Исходный текст:
Нельзя подходить к такому путешествию легкомысленно, это не экскурсия. Я должен

организовать его основательно, чтобы потом не пришлось ехать снова. После этого моей

бродячей жизни настанет конец. Прояви ко мне еще немного доверия, дорогая Метте, это

нужно нам всем».

Но тысяча франков были большие деньги, а в начале сентября 1892 года, когда Гоген

писал эти строки, он опять сидел без гроша. В это же время у него кончились холсты.

Однако на этот раз он не был склонен падать духом. В сундуке у него хранилось больше

пятидесяти картин, с Таити он, можно сказать, покончил. «Я смотрю, обдумываю и

немного отдыхаю, что мне совсем не вредно, – писал он де Монфреду – Деятельным людям

вроде меня полезно иногда бездельничать»92.

Впрочем, как всегда, вынужденный отдых вскоре начал действовать ему на нервы. К

счастью, у него оставались его резцы, а в горных ущельях в изобилии

росли таману, тоу и миро – высокие деревья с темной и полосатой или розовой

древесиной. Так же мастерски, уверенно, как он писал маслом и акварелью, делал

гравюры и литографии, лепил из глины и обрабатывал мрамор, Гоген превращал одну

деревянную заготовку за другой в устрашающих таитянских идолов. Во всяком случае, так

их обычно именуют. Сам Гоген предпочитал трудно переводимое название bibelots

sauvages, и это гораздо вернее, так как речь шла о чистой выдумке, никак не связанной с

исконным таитянским искусством.

Рабочее задание: Перепишите целиком приведенный выше отрывок о Гогене, ничего в нем не меняя. Материал, приведенный далее, для работы не нужен.

Исходные данные:

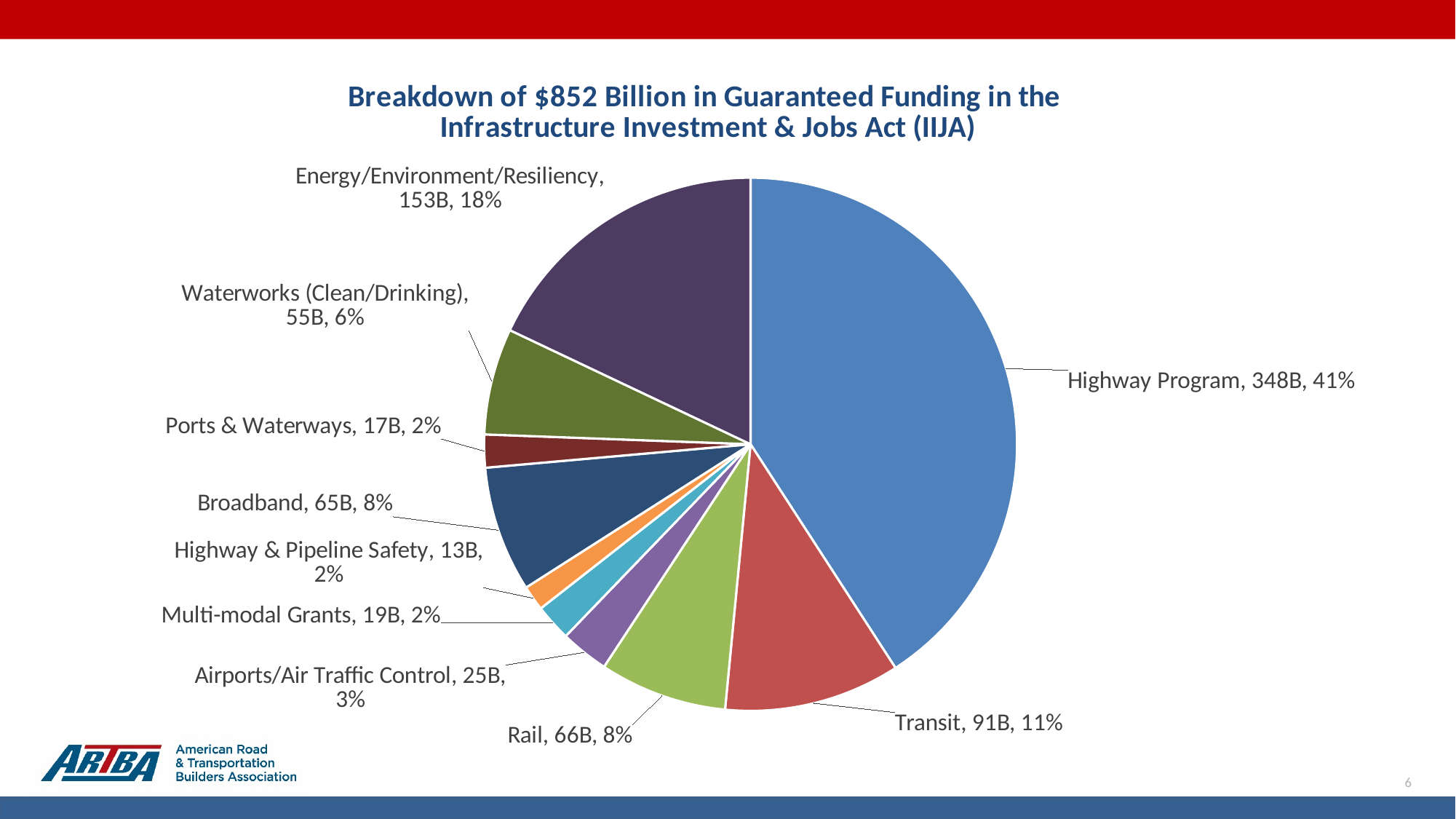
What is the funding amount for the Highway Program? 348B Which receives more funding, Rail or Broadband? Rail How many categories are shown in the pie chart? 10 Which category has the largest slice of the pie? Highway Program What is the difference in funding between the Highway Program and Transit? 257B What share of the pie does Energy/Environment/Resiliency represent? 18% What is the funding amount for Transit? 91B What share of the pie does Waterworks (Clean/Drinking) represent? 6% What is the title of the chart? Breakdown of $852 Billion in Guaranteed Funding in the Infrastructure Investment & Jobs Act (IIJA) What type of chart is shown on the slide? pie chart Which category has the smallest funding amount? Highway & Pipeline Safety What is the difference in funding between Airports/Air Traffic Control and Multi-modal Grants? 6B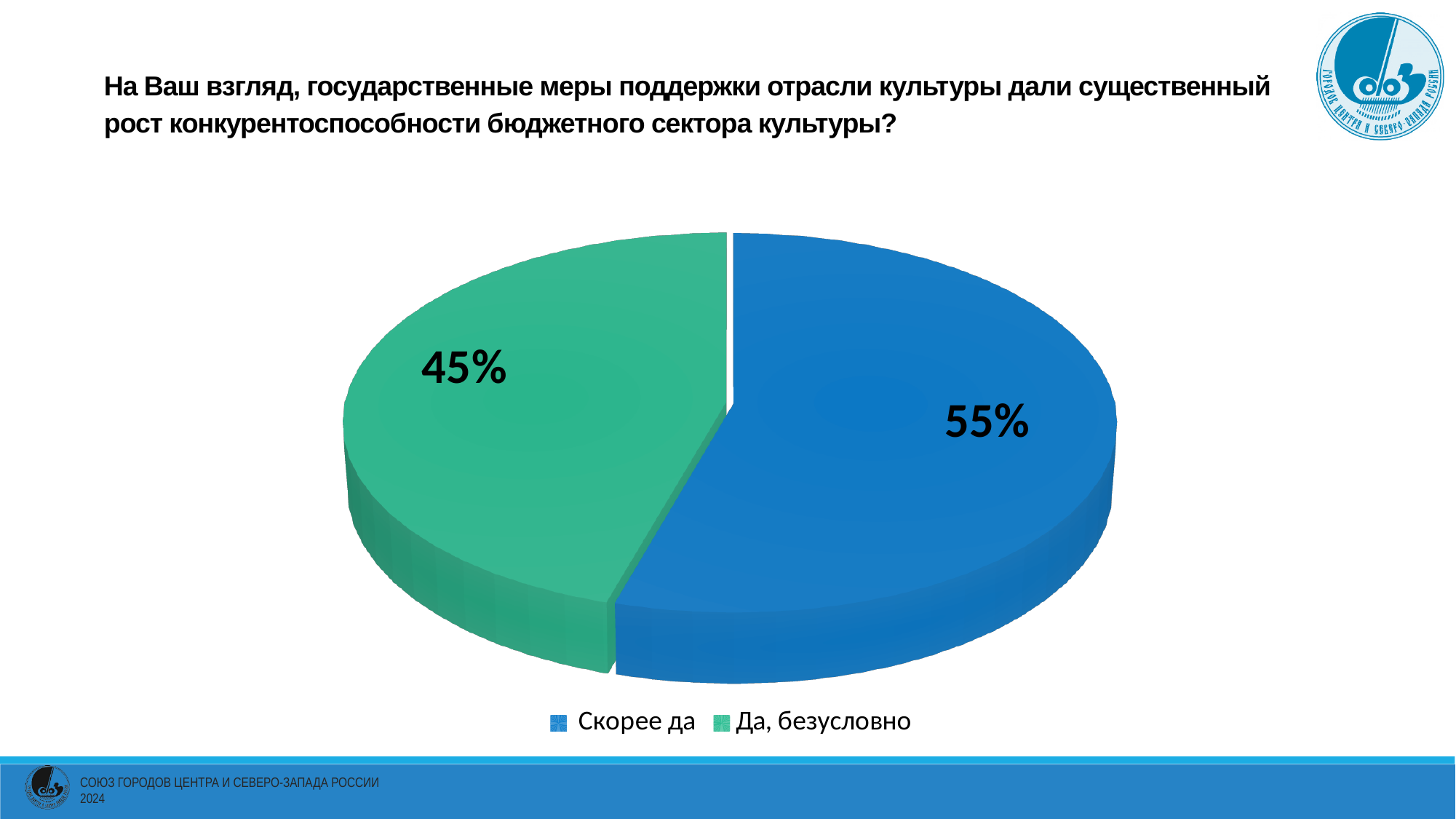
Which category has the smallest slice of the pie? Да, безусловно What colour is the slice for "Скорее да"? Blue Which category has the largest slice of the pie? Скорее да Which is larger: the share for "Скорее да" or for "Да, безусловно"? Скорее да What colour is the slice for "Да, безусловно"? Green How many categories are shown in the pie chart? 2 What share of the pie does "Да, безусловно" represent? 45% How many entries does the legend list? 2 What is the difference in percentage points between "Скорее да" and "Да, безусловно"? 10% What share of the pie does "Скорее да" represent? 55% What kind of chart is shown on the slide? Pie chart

Ответ:
Нельзя подходить к такому путешествию легкомысленно, это не экскурсия. Я должен

организовать его основательно, чтобы потом не пришлось ехать снова. После этого моей

бродячей жизни настанет конец. Прояви ко мне еще немного доверия, дорогая Метте, это

нужно нам всем».

Но тысяча франков были большие деньги, а в начале сентября 1892 года, когда Гоген

писал эти строки, он опять сидел без гроша. В это же время у него кончились холсты.

Однако на этот раз он не был склонен падать духом. В сундуке у него хранилось больше

пятидесяти картин, с Таити он, можно сказать, покончил. «Я смотрю, обдумываю и

немного отдыхаю, что мне совсем не вредно, – писал он де Монфреду – Деятельным людям

вроде меня полезно иногда бездельничать»92.

Впрочем, как всегда, вынужденный отдых вскоре начал действовать ему на нервы. К

счастью, у него оставались его резцы, а в горных ущельях в изобилии

росли таману, тоу и миро – высокие деревья с темной и полосатой или розовой

древесиной. Так же мастерски, уверенно, как он писал маслом и акварелью, делал

гравюры и литографии, лепил из глины и обрабатывал мрамор, Гоген превращал одну

деревянную заготовку за другой в устрашающих таитянских идолов. Во всяком случае, так

их обычно именуют. Сам Гоген предпочитал трудно переводимое название bibelots

sauvages, и это гораздо вернее, так как речь шла о чистой выдумке, никак не связанной с

исконным таитянским искусством.